Part of what makes the Freedom Caucus a unique intraparty faction is also its greatest strength. If 80 percent of its members agree to a position or action, everyone has to be on board. That’s different from other groups throughout American history, according to Matthew Green, a professor of politics at The Catholic University of America and the author of a book about the Freedom Caucus. It isn’t just a group of likeminded members; it’s also an effective, disruptive voting bloc that stands together. Members are willing to do this because in order to get to that 80 percent threshold, there’s a lot of debate and persuading internally, according to former Rep. Raúl Labrador, one of the founding members of the Freedom Caucus and now Idaho’s attorney general. “The best debates I ever had in Washington, D.C., were in the Freedom Caucus,” Labrador said.

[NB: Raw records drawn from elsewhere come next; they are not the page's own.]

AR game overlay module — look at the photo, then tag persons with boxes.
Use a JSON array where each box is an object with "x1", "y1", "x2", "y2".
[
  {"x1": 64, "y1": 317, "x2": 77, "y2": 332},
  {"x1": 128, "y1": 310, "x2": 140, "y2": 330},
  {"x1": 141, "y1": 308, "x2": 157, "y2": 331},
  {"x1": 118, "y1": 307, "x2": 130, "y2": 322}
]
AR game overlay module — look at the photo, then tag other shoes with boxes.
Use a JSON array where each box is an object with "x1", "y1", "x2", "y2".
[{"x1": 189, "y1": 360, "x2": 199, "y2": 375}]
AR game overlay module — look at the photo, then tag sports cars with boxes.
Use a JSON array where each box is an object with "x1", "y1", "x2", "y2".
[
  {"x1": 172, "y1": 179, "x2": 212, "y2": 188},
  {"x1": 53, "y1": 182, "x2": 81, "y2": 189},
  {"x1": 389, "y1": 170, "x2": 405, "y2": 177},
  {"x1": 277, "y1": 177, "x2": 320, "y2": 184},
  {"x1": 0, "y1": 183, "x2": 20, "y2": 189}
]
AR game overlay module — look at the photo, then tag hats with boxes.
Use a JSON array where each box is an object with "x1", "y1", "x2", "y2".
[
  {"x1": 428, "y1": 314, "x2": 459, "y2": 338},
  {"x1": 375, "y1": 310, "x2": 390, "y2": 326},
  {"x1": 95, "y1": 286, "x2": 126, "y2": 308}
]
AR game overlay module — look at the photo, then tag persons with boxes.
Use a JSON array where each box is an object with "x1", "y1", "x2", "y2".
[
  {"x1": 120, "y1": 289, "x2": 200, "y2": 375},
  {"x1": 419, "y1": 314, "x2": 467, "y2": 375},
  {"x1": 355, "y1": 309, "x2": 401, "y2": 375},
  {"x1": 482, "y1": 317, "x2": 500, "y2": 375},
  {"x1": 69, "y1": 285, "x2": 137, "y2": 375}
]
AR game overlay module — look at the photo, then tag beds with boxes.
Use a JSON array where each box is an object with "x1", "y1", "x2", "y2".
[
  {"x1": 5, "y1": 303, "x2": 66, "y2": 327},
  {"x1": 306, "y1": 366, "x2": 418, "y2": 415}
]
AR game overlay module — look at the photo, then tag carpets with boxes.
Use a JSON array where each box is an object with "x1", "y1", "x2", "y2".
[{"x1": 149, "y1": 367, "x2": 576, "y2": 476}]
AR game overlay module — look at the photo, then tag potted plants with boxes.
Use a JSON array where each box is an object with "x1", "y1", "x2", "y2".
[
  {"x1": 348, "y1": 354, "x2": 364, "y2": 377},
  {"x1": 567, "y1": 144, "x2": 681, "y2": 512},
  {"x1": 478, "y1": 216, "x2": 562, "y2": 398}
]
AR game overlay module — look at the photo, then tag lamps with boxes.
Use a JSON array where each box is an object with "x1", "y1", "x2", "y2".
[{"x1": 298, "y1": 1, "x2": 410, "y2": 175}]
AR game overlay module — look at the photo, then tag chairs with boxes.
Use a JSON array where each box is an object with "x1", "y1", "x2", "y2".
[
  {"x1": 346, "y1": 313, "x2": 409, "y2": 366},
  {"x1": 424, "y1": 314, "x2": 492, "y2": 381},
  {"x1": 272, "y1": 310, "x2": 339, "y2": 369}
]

Another difference is the caucus’s willingness to buck the speaker and establishment — a disposition that can come with political consequences, which is why intraparty factions have historically avoided such sparring.

“That’s a big ask. That’s a risky thing to do,” Green said. “The speaker is powerful, the speaker has powerful friends and you’re risking your committee assignments. You could put your fundraising abilities in danger.”

These differences are part of how the Freedom Caucus has leveraged its relatively small size (it’s estimated to have around 40 members currently, though exact membership numbers are not public) to have outsized impact. Perhaps most notably, it aligned behind former President Donald Trump more resolutely than the Republican Party establishment, gaining access and influence through the White House. (To wit: Many former Freedom Caucus members, including Meadows and Fleming, went on to hold positions in Trump’s administration.)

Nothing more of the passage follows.